# Yurkiw Harness?



## DianaM (Jan 5, 2006)

http://www.allk-9.com/yurkiw-protection-...800927bd007bb89

Does anyone have any experience with that sort of harness? It looks great for tracking, pulling, and daily use. I'm really interested in this one but I am looking for any opinions due to the price. I figured this harness would get more attention in this section than any of the others, except maybe the police section. Thanks!


----------



## cledford (Apr 5, 2005)

Looks cool - but I wouldn't trust it and as a helper wouldn't allow someone to work their dog on me with it. I've seen too many of the "unbreakable" 3 point buckles break. They seem especially fragile in cold weather. They typically come with a "can withstand XXX pounds of weight/force." But this doesn't take into consideration the plastic be subjected to the following:

- left in 120+ degree vehicle in summer
- Left in 15 degrees (or less) vehicle in winter
- Exposed to UV light when in use and possibly when not in use (left in sunlight in vehicle on ground all day during training or in bed of truck)

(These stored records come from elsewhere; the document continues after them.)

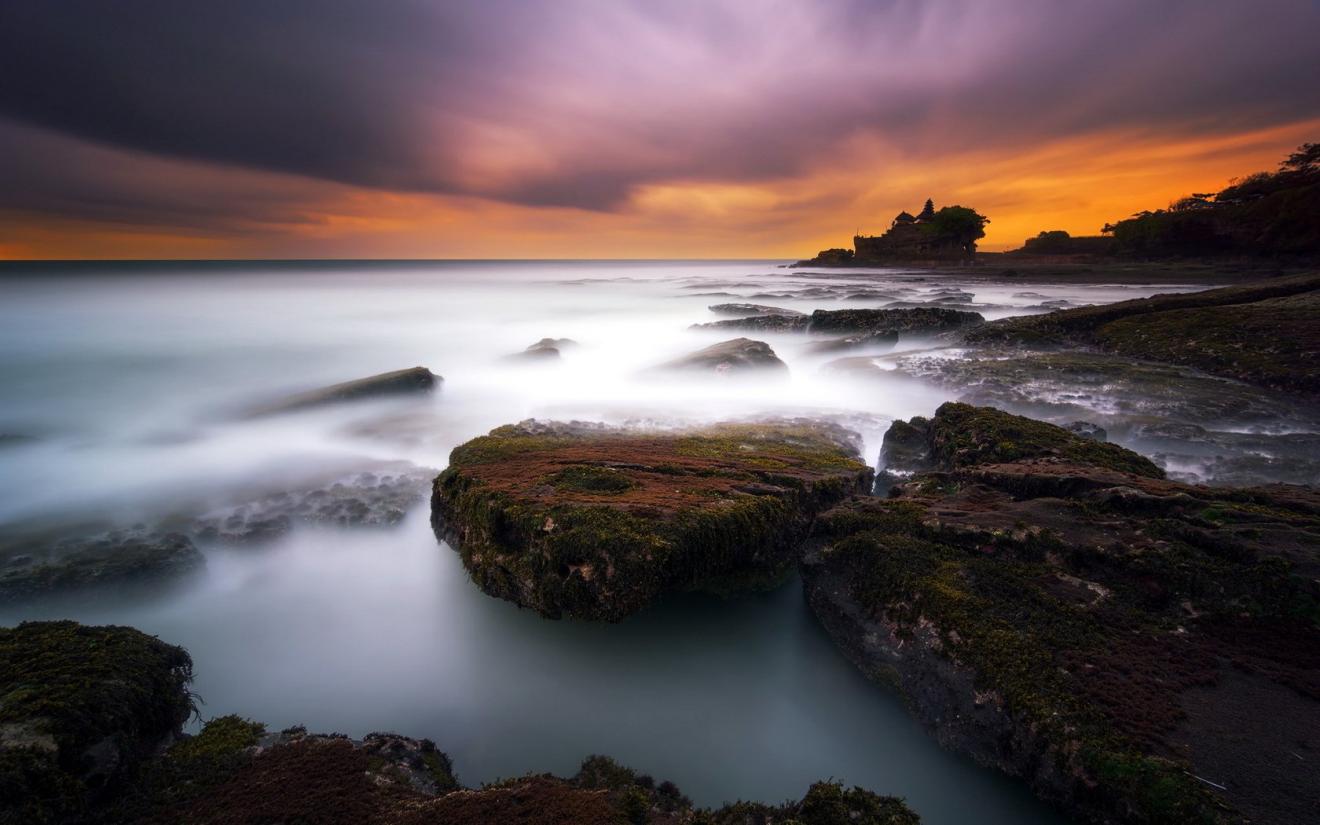 |为什么有的人在职场中无所适从？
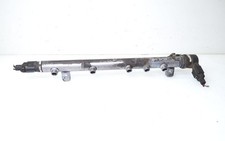 Tubo Distribuzione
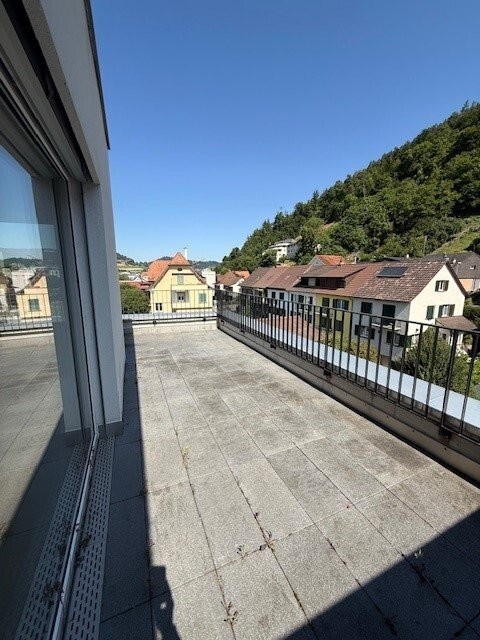 Traumhafte 1.5-Zimmer-Attikawohnung in Liestal zu vermieten 9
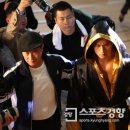 유승준 카카오 검색결과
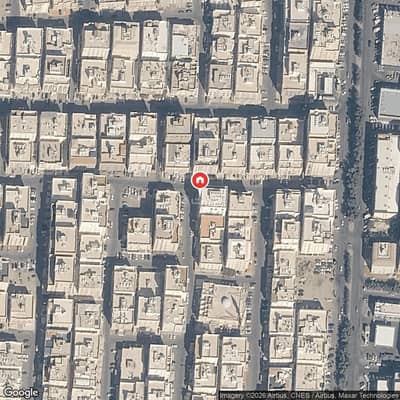 Studio for Sale in North Jeddah, Jeddah - Studio Apartment For Sale in Al Naseem, Jeddah Studio for Sale in North Jeddah, Jeddah - Studio Apartment For Sale in Al Naseem, Jeddah
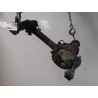 BOITE DE TRANSFERT MITSUBISHI PAJERO BRK 91-97 2.5 TD 4WD 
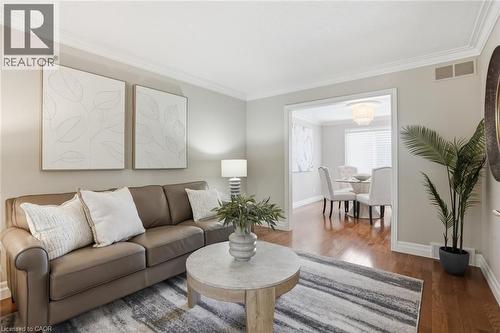 28 Bathgate Drive, Guelph, ON 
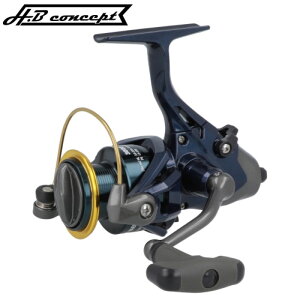 ^J~(TAKAMIYA) AIG}X^[ 3000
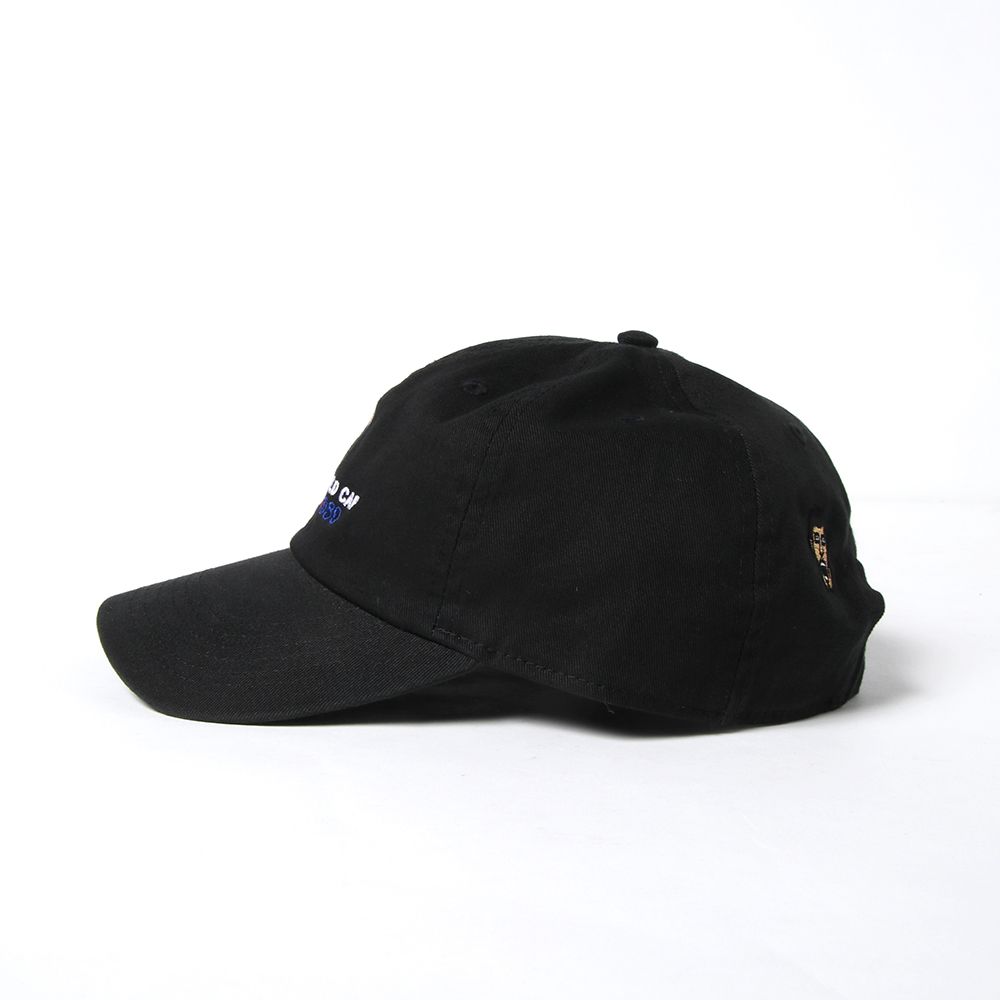 WORLD-CAP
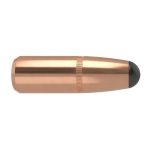 NOSLER 30-30(.308) 170gr RN BULLET Partition 50/bx - Image 3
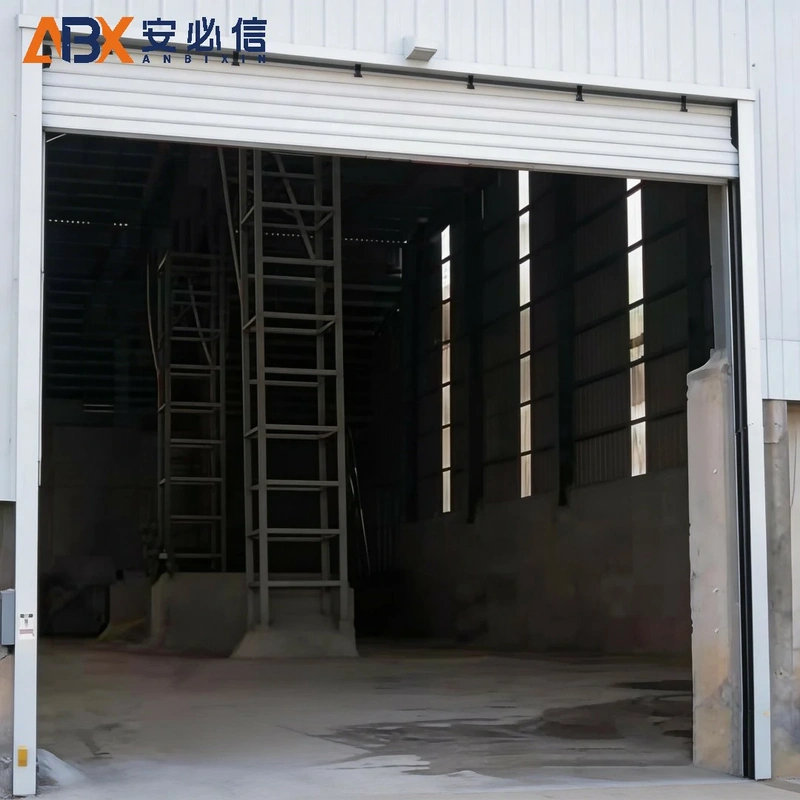 鹤壁市上叠门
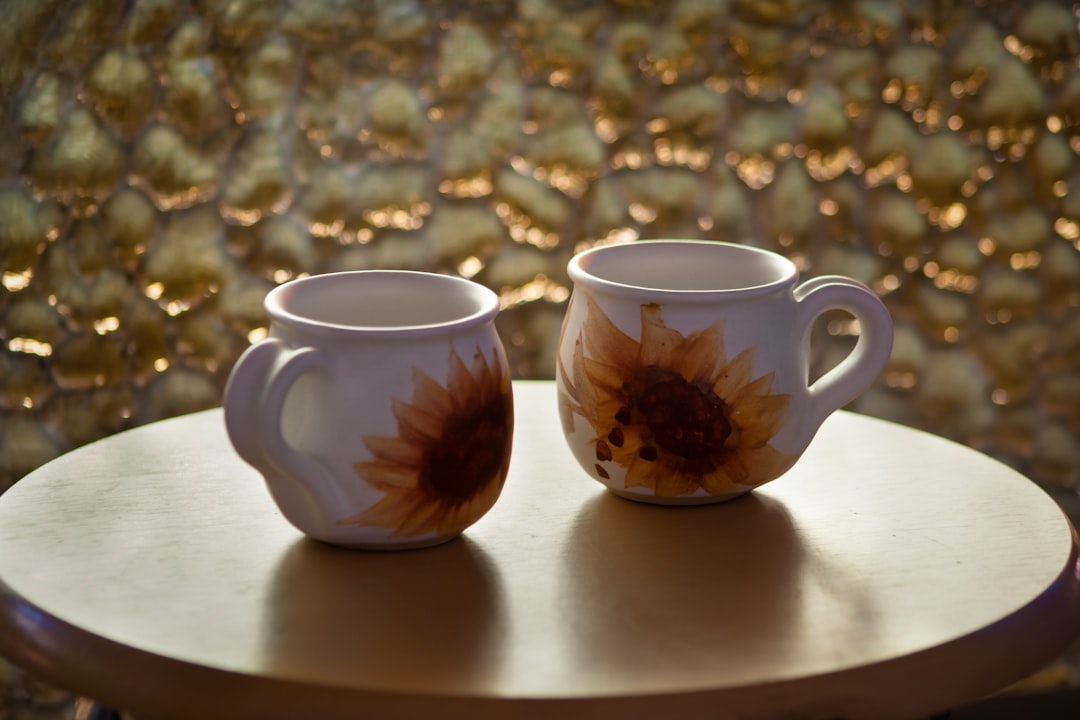 ¿Sirve la cafeína antes de entrenar? Beneficios, ciencia y recomendaciones para potenciar tu energía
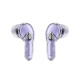 Наушники Bluetooth Acefast T8 TWS (Purple)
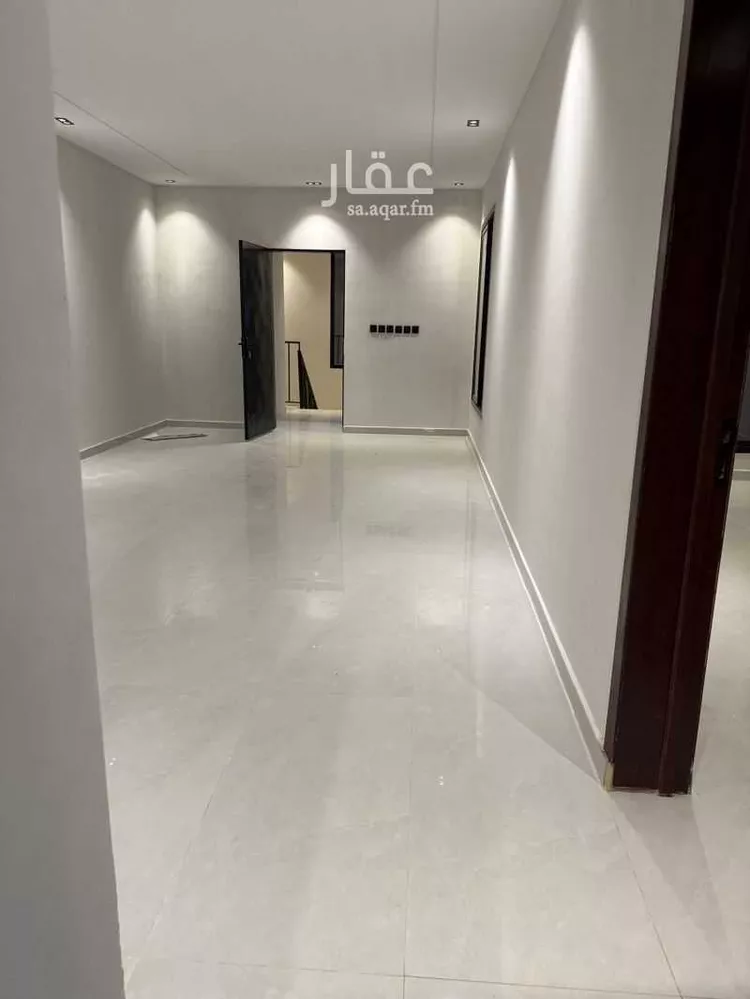 شقة للإيجار في شارع حميد الطويل ، حي عكاظ ، الرياض ، منطقة الرياض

The bridgeport harness is leather and steel (buckles) and while a few seconds more effort to put on/take off there is no doubt about its security. It is cheaper and also doesn't sport the police logo that might lead some to think "wannabe."

-Calvin


----------



## laukaouda (Jun 26, 2002)

It looks similiar to harnesses used by my club members. They all seems to like it.

I have a Bridgeport which will probably last longer than I am able to work dogs.

I don't like anything that can hold water/mud/drool/blood/fecal matter/vomit (get my point). My new gear is leather or ASAT.

A lot of the helpers at my club are active/retired police officers they would probably order me off the field if we showed up with the logo.


----------



## DianaM (Jan 5, 2006)

The logo patches can be purchased separately and do not come standard with the harness. If I were to get a logo, it would say "DO NOT PET" and no way in heck would I get one that stated we were with any agency except for use as a Halloween costume. I've no patience for those types of wannabes and show-offs, either.









Calvin, good points to consider. This would not be used as an agitation harness but I still consider strength a priority. Laukaouda, good points as well. Seeing how this is a mix of materials, it would certainly be tough to wash.







Good feedback, thanks!


----------



## Joker (Sep 15, 2006)

Prolly hot to


----------



## Sarah'sSita (Oct 27, 2001)

Hey Mike--you mean "probably hot too" ?
Has a bunch of velcro--that is not too reliable and wears out in a short time. I wouldn't be one to toss down 60 bucks for that. I like my leather and brass harness, it'll last and when I am done with dog training I'll pass it on to the next dog trainer to use.


----------



## lhczth (Apr 5, 2000)

Club member has one of those. They are TERRIBLE for protection work. Always riding up in front and making it hard for the dog to breath.


----------



## DianaM (Jan 5, 2006)

Oooh that is good to know. Not that I'll ever do protection work with Renji, but good to know nonetheless. 

I'm starting a new thread for harness recommendations, thanks all!


----------